Data extracted from a collection
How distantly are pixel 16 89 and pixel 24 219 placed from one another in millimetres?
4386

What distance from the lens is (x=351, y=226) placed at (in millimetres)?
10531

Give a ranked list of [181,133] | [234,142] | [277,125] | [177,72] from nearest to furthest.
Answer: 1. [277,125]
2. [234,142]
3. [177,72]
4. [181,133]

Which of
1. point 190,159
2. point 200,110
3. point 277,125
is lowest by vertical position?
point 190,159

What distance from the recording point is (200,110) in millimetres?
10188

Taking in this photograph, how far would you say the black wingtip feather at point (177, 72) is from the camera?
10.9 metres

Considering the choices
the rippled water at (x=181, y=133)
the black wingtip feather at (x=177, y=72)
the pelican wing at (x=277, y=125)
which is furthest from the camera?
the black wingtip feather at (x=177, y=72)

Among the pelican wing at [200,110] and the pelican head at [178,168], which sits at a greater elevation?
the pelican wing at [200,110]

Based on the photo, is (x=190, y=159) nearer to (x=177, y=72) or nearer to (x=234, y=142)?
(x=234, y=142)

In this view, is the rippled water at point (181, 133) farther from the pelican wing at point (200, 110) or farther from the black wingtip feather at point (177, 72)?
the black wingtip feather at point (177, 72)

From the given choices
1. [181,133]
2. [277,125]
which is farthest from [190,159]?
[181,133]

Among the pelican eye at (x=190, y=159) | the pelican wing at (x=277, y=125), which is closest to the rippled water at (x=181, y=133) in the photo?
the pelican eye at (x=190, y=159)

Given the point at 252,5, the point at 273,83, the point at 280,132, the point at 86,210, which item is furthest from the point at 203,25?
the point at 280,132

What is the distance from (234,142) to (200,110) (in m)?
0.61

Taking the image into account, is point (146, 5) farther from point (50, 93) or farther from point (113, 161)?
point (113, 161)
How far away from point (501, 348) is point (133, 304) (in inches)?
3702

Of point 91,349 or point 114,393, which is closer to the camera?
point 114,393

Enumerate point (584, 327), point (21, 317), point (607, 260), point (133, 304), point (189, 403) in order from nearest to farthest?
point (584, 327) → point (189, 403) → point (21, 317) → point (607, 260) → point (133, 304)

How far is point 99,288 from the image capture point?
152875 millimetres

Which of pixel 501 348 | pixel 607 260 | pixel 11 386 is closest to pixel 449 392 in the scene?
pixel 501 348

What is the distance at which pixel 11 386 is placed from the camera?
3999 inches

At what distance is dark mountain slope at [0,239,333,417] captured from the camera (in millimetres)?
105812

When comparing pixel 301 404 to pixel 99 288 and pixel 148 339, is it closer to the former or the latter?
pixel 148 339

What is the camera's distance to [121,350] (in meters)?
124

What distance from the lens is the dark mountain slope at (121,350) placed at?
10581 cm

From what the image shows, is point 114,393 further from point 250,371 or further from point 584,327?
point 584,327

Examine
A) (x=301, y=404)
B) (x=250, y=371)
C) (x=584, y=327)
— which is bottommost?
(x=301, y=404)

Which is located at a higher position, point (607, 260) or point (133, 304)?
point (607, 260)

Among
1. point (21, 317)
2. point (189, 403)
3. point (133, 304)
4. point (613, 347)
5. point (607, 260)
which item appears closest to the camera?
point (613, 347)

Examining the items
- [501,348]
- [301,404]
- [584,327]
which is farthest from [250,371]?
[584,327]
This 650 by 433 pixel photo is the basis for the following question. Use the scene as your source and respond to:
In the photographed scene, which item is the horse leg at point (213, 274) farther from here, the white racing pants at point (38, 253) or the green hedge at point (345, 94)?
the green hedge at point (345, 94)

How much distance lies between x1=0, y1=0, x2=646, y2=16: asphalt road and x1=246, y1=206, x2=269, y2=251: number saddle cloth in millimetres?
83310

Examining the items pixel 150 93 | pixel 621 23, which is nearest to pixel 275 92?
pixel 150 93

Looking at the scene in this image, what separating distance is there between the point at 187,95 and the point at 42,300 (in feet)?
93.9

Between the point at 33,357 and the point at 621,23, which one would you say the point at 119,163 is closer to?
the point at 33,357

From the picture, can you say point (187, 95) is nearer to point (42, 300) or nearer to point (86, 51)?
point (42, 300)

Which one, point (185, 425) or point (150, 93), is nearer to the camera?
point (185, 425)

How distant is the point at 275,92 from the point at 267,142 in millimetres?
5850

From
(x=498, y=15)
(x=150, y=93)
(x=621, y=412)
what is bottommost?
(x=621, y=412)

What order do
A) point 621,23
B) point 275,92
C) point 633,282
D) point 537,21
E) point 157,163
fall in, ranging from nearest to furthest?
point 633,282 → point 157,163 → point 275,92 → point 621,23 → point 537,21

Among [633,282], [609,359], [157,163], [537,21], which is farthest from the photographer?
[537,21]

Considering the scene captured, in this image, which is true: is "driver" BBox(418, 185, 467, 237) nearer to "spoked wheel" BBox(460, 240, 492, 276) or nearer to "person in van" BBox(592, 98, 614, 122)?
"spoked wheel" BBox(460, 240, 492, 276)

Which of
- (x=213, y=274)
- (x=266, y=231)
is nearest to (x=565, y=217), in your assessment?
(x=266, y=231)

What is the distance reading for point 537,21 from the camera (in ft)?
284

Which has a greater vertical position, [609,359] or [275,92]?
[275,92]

TASK INSTRUCTIONS - Repeat all of the entries exactly.

RESULT FOR THIS TASK -
How distantly are pixel 16 89 and pixel 24 219 placed from one another in millimetres?
4386

What distance from the lens is (x=351, y=226) placed at (in millimetres)?
10531

Give a ranked list of [181,133] | [234,142] | [277,125] | [177,72] from nearest to furthest.
Answer: 1. [277,125]
2. [234,142]
3. [177,72]
4. [181,133]

Which of
1. point 190,159
2. point 200,110
3. point 277,125
is lowest by vertical position?
point 190,159

What distance from the recording point is (200,110) in millimetres?
10188

Taking in this photograph, how far would you say the black wingtip feather at point (177, 72) is from the camera?
10.9 metres

Considering the choices
the rippled water at (x=181, y=133)
the black wingtip feather at (x=177, y=72)
the pelican wing at (x=277, y=125)
which is furthest from the camera?
the black wingtip feather at (x=177, y=72)

Among the pelican wing at [200,110] and the pelican head at [178,168], which sits at a greater elevation?
the pelican wing at [200,110]

Based on the photo, is (x=190, y=159) nearer to (x=177, y=72) or nearer to (x=234, y=142)?
(x=234, y=142)

In this view, is the rippled water at point (181, 133) farther from the pelican wing at point (200, 110) or farther from the black wingtip feather at point (177, 72)?
the black wingtip feather at point (177, 72)

From the given choices
1. [181,133]
2. [277,125]
which is farthest from [190,159]?
[181,133]

Among the pelican eye at (x=190, y=159) | the pelican wing at (x=277, y=125), which is closest to the rippled water at (x=181, y=133) in the photo?
the pelican eye at (x=190, y=159)

Given the point at 252,5, the point at 273,83, the point at 280,132, the point at 86,210, which item is furthest from the point at 203,25?
the point at 280,132

What is the distance from (234,142) to (200,110) (in m)?
0.61

Taking the image into account, is point (146, 5) farther from point (50, 93) or farther from point (113, 161)?
point (113, 161)
How far away from point (501, 348) is point (133, 304) (in inches)?
3702

Of point 91,349 or point 114,393, which is closer to the camera?
point 114,393

Enumerate point (584, 327), point (21, 317), point (607, 260), point (133, 304), point (189, 403) in order from nearest to farthest?
point (584, 327) → point (189, 403) → point (21, 317) → point (607, 260) → point (133, 304)

How far is point 99,288 from the image capture point?
152875 millimetres

Which of pixel 501 348 | pixel 607 260 | pixel 11 386 is closest to pixel 449 392 in the scene?
pixel 501 348

What is the distance at which pixel 11 386 is placed from the camera?
3999 inches

At what distance is dark mountain slope at [0,239,333,417] captured from the camera (in millimetres)?
105812

When comparing pixel 301 404 to pixel 99 288 and pixel 148 339, is it closer to the former or the latter?
pixel 148 339

What is the camera's distance to [121,350] (in meters)?
124

What distance from the lens is the dark mountain slope at (121,350) placed at?
10581 cm

From what the image shows, is point 114,393 further from point 250,371 or further from point 584,327?
point 584,327

Examine
A) (x=301, y=404)
B) (x=250, y=371)
C) (x=584, y=327)
— which is bottommost?
(x=301, y=404)

Which is located at a higher position, point (607, 260) or point (133, 304)?
point (607, 260)

Among
1. point (21, 317)
2. point (189, 403)
3. point (133, 304)
4. point (613, 347)
5. point (607, 260)
which item appears closest to the camera?
point (613, 347)

Examining the items
- [501,348]
- [301,404]
- [584,327]
which is farthest from [250,371]?
[584,327]
This 650 by 433 pixel photo is the basis for the following question. Use the scene as your source and respond to:
In the photographed scene, which item is the horse leg at point (213, 274) farther from here, the white racing pants at point (38, 253) or the green hedge at point (345, 94)?
the green hedge at point (345, 94)

How much distance lies between x1=0, y1=0, x2=646, y2=16: asphalt road and x1=246, y1=206, x2=269, y2=251: number saddle cloth in millimetres?
83310

Examining the items pixel 150 93 | pixel 621 23, which is nearest to pixel 275 92?
pixel 150 93

Looking at the scene in this image, what separating distance is there between the point at 187,95 and the point at 42,300 (in feet)?
93.9

Between the point at 33,357 and the point at 621,23, which one would you say the point at 119,163 is closer to?
the point at 33,357

From the picture, can you say point (187, 95) is nearer to point (42, 300) or nearer to point (86, 51)?
point (42, 300)

Which one, point (185, 425) or point (150, 93), is nearer to the camera?
point (185, 425)

How distant is the point at 275,92 from the point at 267,142 in millimetres?
5850

From
(x=498, y=15)
(x=150, y=93)
(x=621, y=412)
what is bottommost?
(x=621, y=412)

What order do
A) point 621,23
B) point 275,92
C) point 633,282
D) point 537,21
E) point 157,163
fall in, ranging from nearest to furthest?
point 633,282 → point 157,163 → point 275,92 → point 621,23 → point 537,21

Among [633,282], [609,359], [157,163], [537,21], which is farthest from the photographer?
[537,21]

Considering the scene captured, in this image, which is true: is "driver" BBox(418, 185, 467, 237) nearer to "spoked wheel" BBox(460, 240, 492, 276) or nearer to "person in van" BBox(592, 98, 614, 122)?
"spoked wheel" BBox(460, 240, 492, 276)

Which of
- (x=213, y=274)
- (x=266, y=231)
is nearest to (x=565, y=217), in your assessment?
(x=266, y=231)

What is the distance reading for point 537,21 from the camera (in ft)?
284

Which has a greater vertical position, [609,359] or [275,92]?
[275,92]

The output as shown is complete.